How many lines in the data below contain the string "rule"? Reply with the number alone.

....

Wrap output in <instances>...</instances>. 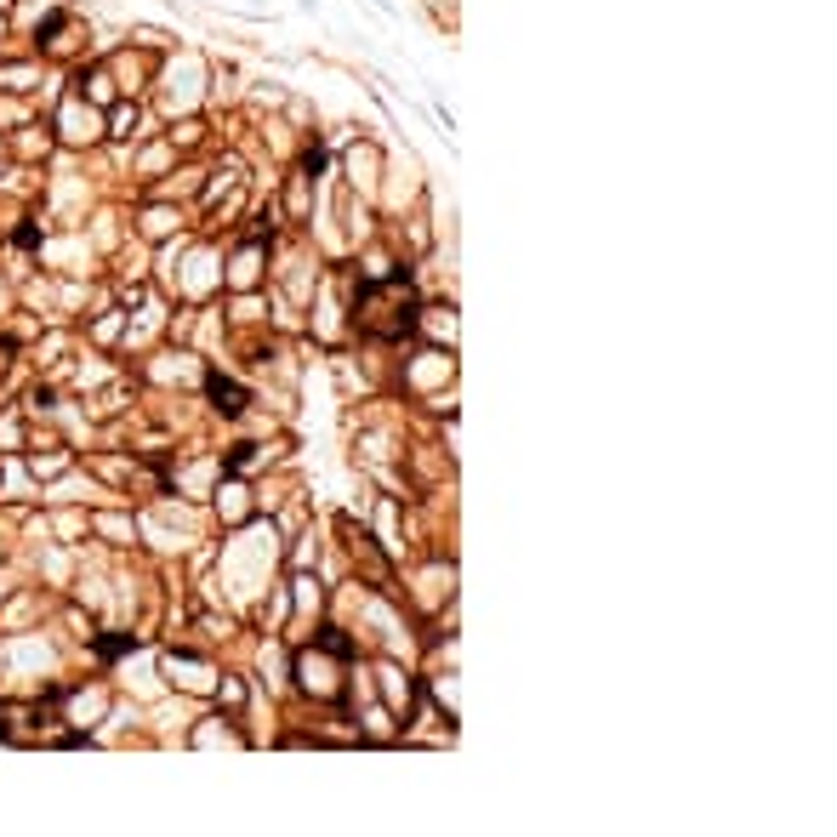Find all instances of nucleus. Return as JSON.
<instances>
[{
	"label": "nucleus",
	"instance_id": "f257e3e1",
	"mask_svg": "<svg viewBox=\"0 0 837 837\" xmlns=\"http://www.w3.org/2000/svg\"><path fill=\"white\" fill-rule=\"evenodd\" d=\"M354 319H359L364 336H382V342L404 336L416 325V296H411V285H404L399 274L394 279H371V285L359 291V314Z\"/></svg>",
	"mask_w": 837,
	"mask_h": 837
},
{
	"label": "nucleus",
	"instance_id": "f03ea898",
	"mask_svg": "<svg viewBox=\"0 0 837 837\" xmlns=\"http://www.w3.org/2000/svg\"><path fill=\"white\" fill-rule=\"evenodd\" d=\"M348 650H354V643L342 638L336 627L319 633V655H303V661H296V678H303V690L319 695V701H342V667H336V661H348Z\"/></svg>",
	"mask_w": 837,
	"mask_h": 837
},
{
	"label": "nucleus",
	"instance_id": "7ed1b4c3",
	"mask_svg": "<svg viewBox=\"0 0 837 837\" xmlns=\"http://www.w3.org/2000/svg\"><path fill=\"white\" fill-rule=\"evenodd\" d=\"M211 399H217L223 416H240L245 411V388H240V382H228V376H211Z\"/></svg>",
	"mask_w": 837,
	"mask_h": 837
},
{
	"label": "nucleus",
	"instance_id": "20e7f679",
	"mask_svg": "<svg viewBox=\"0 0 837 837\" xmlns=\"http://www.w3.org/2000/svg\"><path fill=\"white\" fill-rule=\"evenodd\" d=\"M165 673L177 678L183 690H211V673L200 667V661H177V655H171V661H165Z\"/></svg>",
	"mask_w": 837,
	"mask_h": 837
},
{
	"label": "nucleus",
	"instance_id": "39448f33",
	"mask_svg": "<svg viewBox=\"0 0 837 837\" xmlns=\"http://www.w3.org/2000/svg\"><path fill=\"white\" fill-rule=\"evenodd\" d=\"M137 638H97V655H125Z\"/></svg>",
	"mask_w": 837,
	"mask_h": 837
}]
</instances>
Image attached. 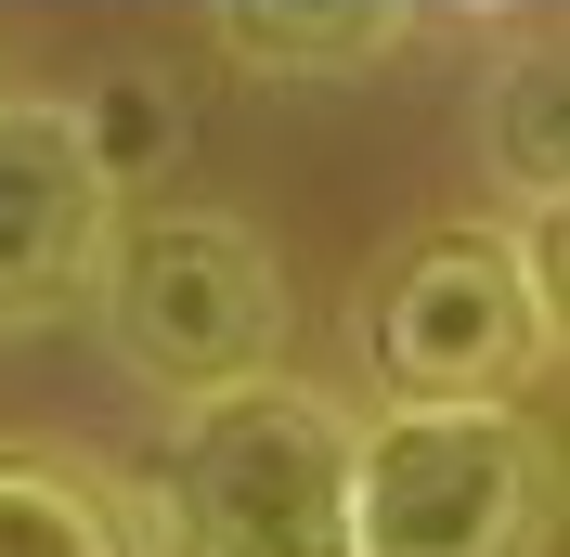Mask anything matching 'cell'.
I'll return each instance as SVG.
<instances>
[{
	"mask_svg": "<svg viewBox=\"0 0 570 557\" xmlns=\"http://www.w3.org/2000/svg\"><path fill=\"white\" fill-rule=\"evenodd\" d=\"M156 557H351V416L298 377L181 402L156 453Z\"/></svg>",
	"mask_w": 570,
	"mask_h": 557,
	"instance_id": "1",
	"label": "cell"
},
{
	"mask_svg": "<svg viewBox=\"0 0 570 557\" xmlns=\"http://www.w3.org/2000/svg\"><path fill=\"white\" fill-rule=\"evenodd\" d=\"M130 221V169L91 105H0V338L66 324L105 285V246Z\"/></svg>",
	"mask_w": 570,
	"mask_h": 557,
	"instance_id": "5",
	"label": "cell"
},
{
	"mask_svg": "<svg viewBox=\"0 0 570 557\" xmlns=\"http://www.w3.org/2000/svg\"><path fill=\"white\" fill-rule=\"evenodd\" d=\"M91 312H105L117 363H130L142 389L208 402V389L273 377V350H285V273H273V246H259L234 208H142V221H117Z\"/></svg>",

....

_Solution for this problem_
8